Exercise instructions: Return the part of the toy warning label passage from "A Sponge Bob" up to and including "to retrieve it.", word for word.

Quoted text:
╔══
Plastic golf balls, as we’re advised with another warning, should only be played in the “safety zone” and only outside. O.K. but where is the safety zone and what child isn’t going to tee it up indoors and carom his or her drive off the lamp.

Lacrosse sticks come with a warning label that says the stick should avoid contact with the head. Are you kidding me? Have you ever watched a lacrosse game? You and I both know the first place a lacrosse ball is going to kong someone is the head, followed by the stick, followed by a trip to the emergency room.

A Sponge Bob flying disk warns kids to keep it away from electrical wires and use it only outdoors. You mean my kids can’t play Frisbee near a telephone pole? Makes you wonder what young flamethrower could even throw it that high and did he actually climb the pole to retrieve it.

“Heely’s can be dangerous” reads the warning on the box. Once again, ya think! Must explain why the manager at any indoor mall cringes at the sight of kids in these shoes, knowing that it’s just an accident waiting to happen. It was quite amusing, though, to watch a youngster in a Yankee Candle store lose his balance, thereby knocking the cedar scented candle into the chocolate one.
╚══
Data segment:
╔══
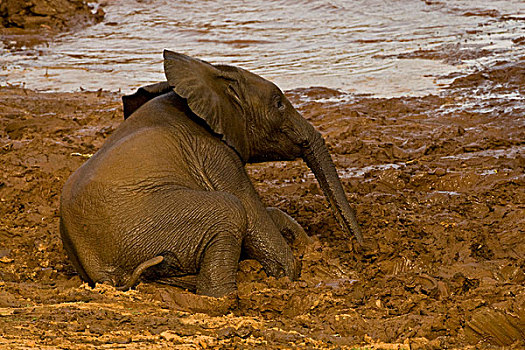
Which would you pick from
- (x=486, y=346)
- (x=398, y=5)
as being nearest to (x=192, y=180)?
╚══
Output below:
A Sponge Bob flying disk warns kids to keep it away from electrical wires and use it only outdoors. You mean my kids can’t play Frisbee near a telephone pole? Makes you wonder what young flamethrower could even throw it that high and did he actually climb the pole to retrieve it.